Tables et chaises sous le bras, ils ont été 1400 invités à arriver par train, par autobus ou à pied au centre-ville, le jeudi 4 juillet dernier. Après avoir rejoint leur point de rencontre respectif, dont plusieurs étaient sur la 7e Avenue, ils ont envahi le parc Central Memorial pour un piquenique hors de l’ordinaire.


« On arrivait par grappe de partout, on faisait comme une grande procession dans la ville. […] Les gens autour se demandaient ce qu’on représentait, si nous faisions partie du Stampede, ou si c’était une procession religieuse », raconte une des convives, Julie Fafard.

Sur invitation seulement
Idée parisienne lancée il y a 25 ans et devenue une tradition, le Diner en Blanc est un piquenique élégant, dont le lieu est tenu secret jusqu’à la dernière minute et auquel ne peuvent assister que ceux qui y sont conviés.

« Pour être invité, il faut connaitre un des organisateurs », explique Clara Astier, qui a reçu une invitation de l’Alliance Française de Calgary, partenaire de l’évènement. Chaque organisateur pouvait ainsi inviter 50 personnes qui venaient accompagnées et pouvaient à leur tour donner une invitation.

Les invités recevaient ensuite une liste d’instructions précises afin de faire de l’évènement un diner huppé dans les règles.

L’habillement devait intégralement être d’un blanc pur, tout comme devaient l’être les accessoires, paniers à piquenique, tables et chaises. « C’est vraiment un code strict, blanc, pas beige, et il fallait porter attention à tous les détails », précise Julie Fafard.

Le code couvrait jusqu’au contenu du panier à piquenique, qui se devait d’être raffiné et de compter trois services.

Le restaurant de fine cuisine River Café a par ailleurs fourni plus d’une centaine de paniers à piquenique bien garnis pour ceux qui préféraient ne pas préparer leur repas.

Marier Paris et Calgary
« Par son mandat de faire rayonner la culture française à travers le monde, l’Alliance Française est un partenaire naturel du Diner en Blanc », souligne le directeur de l’Alliance Française de Calgary, Damien Hubert.

L’apéritif, servi au rythme du champion canadien de l’accordéon Michael Bridge, et la voix jazzée de Céline La Coste pendant le diner arrosé de bon vin ont créé « un évènement chic qui apporte une belle résonnance française à Calgary », selon Julie Fafard.

Et si les chapeaux de cowboys blancs distribués par l’organisation du Stampede donnaient à la scène un air franchement Calgaréen, c’est plutôt dans l’organisation du diner que l’influence canadienne s’est le plus fait sentir.

« À Paris, on n’a besoin de dire à personne où l’on va.

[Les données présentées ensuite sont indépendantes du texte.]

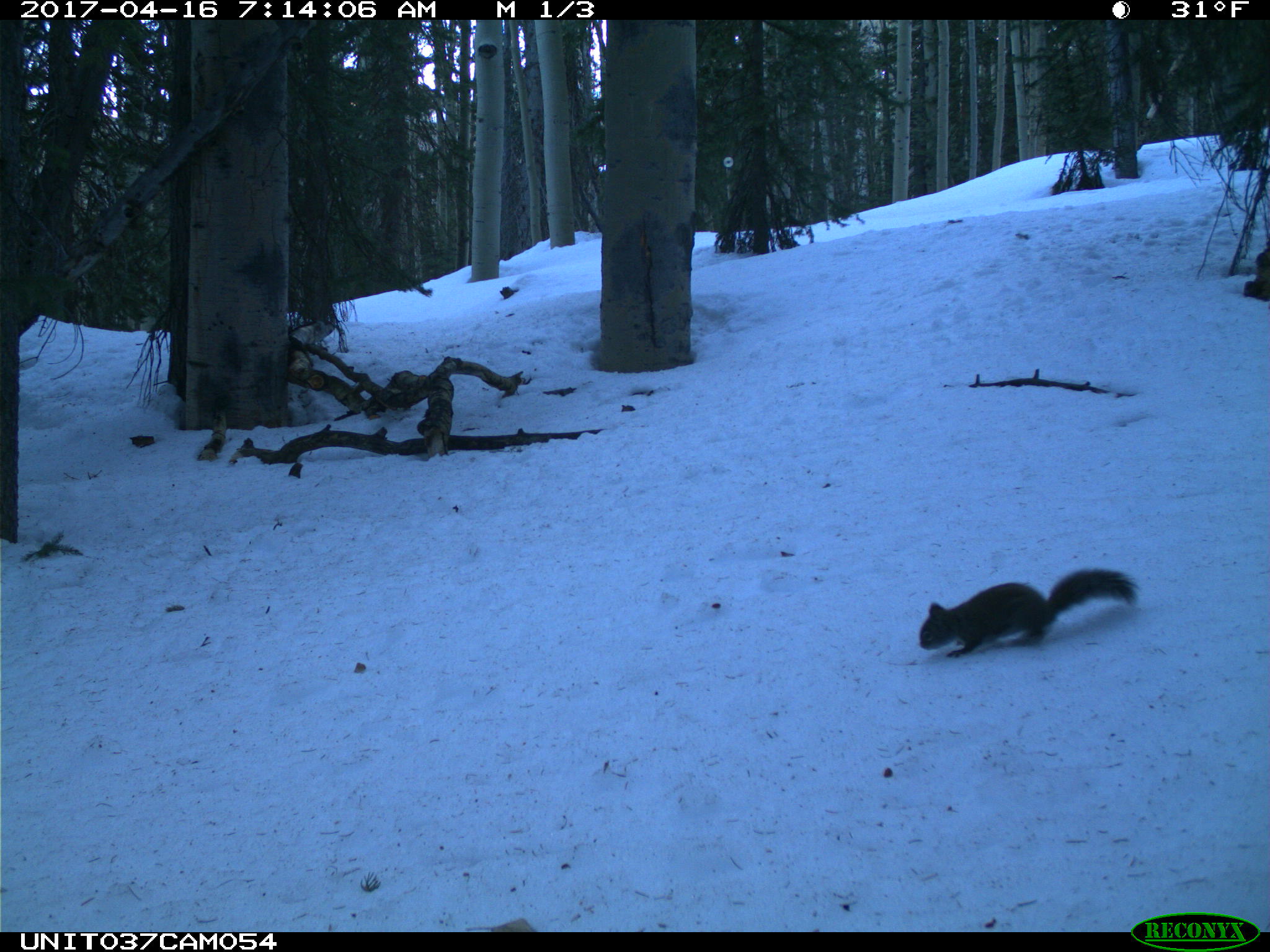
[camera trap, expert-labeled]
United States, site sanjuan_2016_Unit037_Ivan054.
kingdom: Animalia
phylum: Chordata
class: Mammalia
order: Rodentia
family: Sciuridae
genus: Tamiasciurus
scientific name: Tamiasciurus hudsonicus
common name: american red squirrel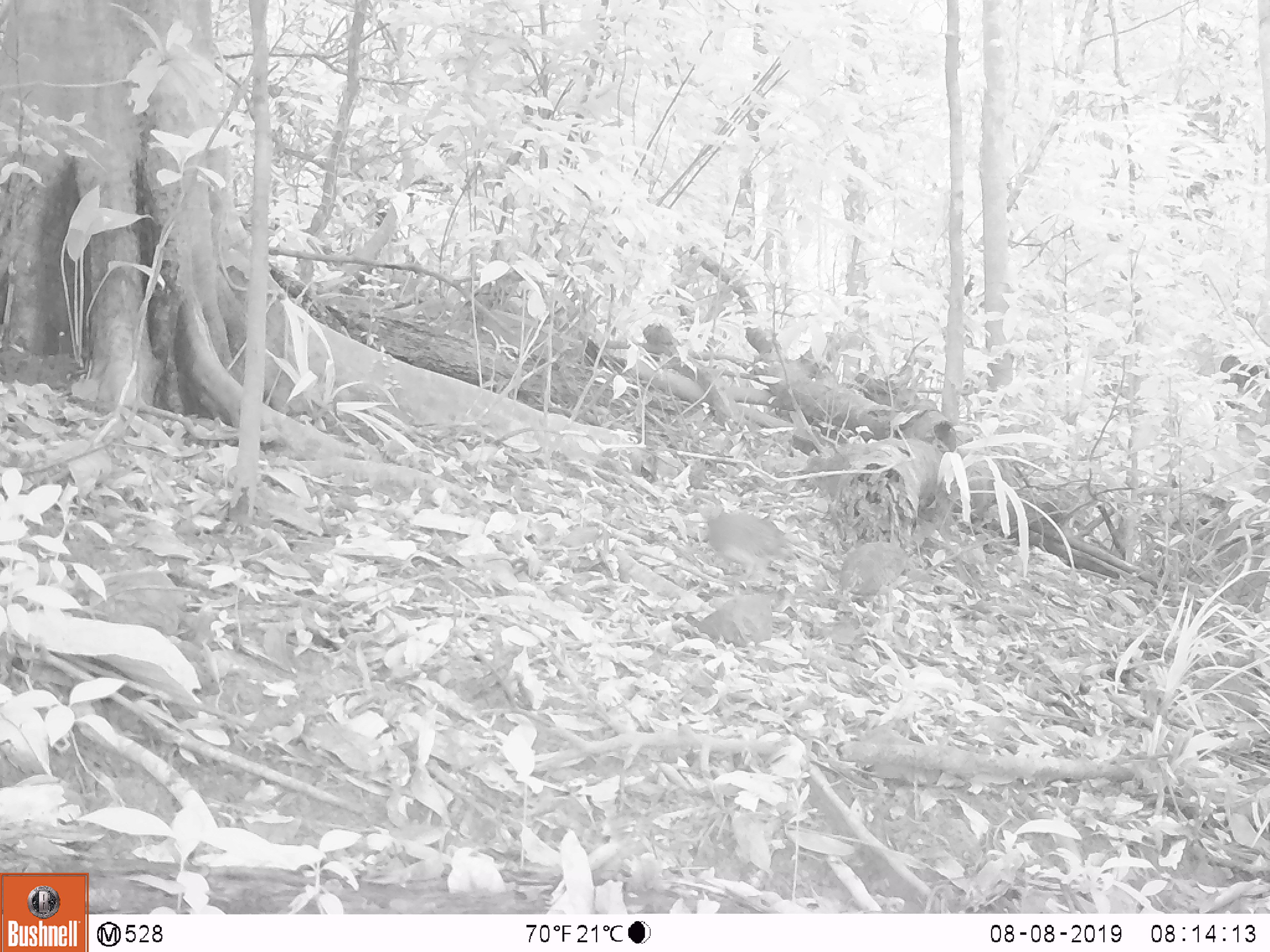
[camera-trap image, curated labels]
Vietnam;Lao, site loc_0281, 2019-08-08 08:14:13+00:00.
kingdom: Animalia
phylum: Chordata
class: Aves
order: Galliformes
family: Phasianidae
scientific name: Phasianidae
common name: partridge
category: unidentified partridge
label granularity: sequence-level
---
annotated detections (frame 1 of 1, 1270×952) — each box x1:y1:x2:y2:
unidentified partridge: 681:490:804:588; 839:541:918:613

On décide d’un lieu, et on le fait. Alors qu’à Calgary c’est beaucoup plus règlementé, et il fallait demander la permission à la ville, compare Damien Hubert. Mais c’est normal, étant donné qu’ici, ce n’est pas un évènement connu. »

Résultat : l’organisation était plus compliquée, et plusieurs personnes ont dû être mises au courant du lieu et garder le secret. « Mais au final, pour les convives, la magie était la même que s’ils avaient diné en blanc au pied de la tour Eiffel », insiste-t-il.


Les deux averses qui se sont invitées n’ont pas refroidi les dineurs, et alors que Makeshift Innocence a pris le contrôle de la musique en fin de soirée, « nous avons dansé sous la pluie », raconte Clara Astier.

Un diner mémorable
Ce qu’on retient de cet évènement, c’est « la convivialité à la française, estime Damien Hubert. L’idée que peut importe avec qui on est, l’important c’est de passer un bon moment. » « Et le blanc pur, qui nous envoie dans une autre atmosphère, et la folie d’un piquenique dans le plus grand chic et la plus grande élégance qui soit », ajoute Julie Fafard.

« C’était une soirée unique, très différente pour un centre-ville comme celui de Calgary, qui est plutôt tourné vers les affaires », insiste Clara Astier.

Les promoteurs officiels de l’évènement, qui ont obtenu les droits de reproduire la soirée (Diner en Blanc est une marque déposée), parlent déjà de l’édition Calgary 2014.